* **PROBLEM**: From the line that has "Is (x=5, y=200)" down to the final line of the listing below, transcribe every line exactly, and only those.

* **EXERCISE INPUT**:
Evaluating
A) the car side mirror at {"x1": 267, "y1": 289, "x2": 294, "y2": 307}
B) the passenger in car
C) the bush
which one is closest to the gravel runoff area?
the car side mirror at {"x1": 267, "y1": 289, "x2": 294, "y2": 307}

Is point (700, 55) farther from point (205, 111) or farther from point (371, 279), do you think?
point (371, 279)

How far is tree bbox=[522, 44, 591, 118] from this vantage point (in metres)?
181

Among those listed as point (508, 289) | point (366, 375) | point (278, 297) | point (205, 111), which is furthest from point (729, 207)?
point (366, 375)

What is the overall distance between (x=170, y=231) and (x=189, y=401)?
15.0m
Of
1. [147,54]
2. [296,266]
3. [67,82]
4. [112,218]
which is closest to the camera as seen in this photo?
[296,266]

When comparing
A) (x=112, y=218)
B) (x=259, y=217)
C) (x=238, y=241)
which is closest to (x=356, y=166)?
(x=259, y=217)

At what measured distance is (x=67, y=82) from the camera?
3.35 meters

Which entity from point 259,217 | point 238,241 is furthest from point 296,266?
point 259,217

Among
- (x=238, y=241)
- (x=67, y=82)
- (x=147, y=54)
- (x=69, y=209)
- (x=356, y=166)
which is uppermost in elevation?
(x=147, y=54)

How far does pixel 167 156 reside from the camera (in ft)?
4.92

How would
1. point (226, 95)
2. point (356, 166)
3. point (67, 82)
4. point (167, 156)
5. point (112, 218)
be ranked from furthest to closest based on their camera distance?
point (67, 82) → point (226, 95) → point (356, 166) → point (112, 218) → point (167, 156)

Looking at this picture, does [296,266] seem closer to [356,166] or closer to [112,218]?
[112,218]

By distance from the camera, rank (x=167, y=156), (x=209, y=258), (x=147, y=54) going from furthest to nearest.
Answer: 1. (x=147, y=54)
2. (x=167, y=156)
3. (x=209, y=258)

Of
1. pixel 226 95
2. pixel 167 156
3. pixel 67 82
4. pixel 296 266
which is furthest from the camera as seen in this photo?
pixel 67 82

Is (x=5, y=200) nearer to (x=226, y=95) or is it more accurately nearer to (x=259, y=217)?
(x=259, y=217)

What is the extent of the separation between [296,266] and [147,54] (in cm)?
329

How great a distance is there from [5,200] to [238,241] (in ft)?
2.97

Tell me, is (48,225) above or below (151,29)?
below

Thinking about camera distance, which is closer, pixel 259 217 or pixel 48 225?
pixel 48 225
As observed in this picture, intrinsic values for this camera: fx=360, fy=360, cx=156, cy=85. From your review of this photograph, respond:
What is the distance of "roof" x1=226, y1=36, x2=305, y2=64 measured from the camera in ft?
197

* **WRITTEN SOLUTION**:
Is (x=5, y=200) nearer to (x=226, y=95) or is it more accurately nearer to (x=259, y=217)?
(x=259, y=217)

What is the extent of the separation between [296,266] and [147,54] (in cm)?
329

How great a distance is there from [5,200] to [238,241] (in ft)?
2.97

Tell me, is (48,225) above or below (151,29)?
below

Thinking about camera distance, which is closer, pixel 259 217 or pixel 48 225?
pixel 48 225
As observed in this picture, intrinsic values for this camera: fx=360, fy=360, cx=156, cy=85. From your review of this photograph, respond:
What is the distance of "roof" x1=226, y1=36, x2=305, y2=64 measured from the camera in ft?
197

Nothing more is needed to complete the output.